Assignment. Send back the data below exactly. Drop every picture.

Stored data.
⟨

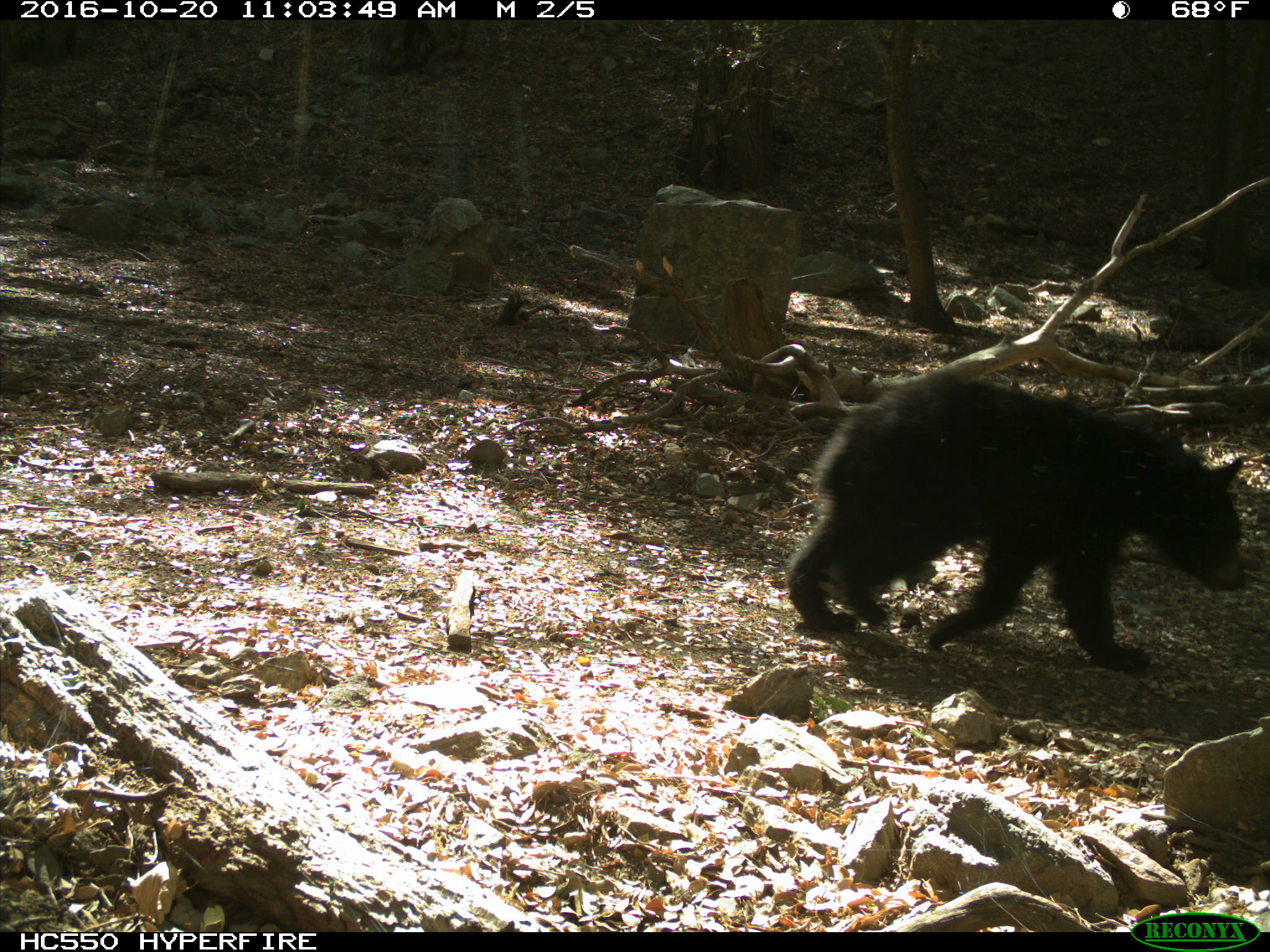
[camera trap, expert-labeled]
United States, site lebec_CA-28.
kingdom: Animalia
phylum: Chordata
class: Mammalia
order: Carnivora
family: Ursidae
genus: Ursus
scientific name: Ursus americanus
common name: american black bear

⟩

Result for this task.
[camera trap, expert-labeled]
United States, site lebec_CA-28.
kingdom: Animalia
phylum: Chordata
class: Mammalia
order: Carnivora
family: Ursidae
genus: Ursus
scientific name: Ursus americanus
common name: american black bear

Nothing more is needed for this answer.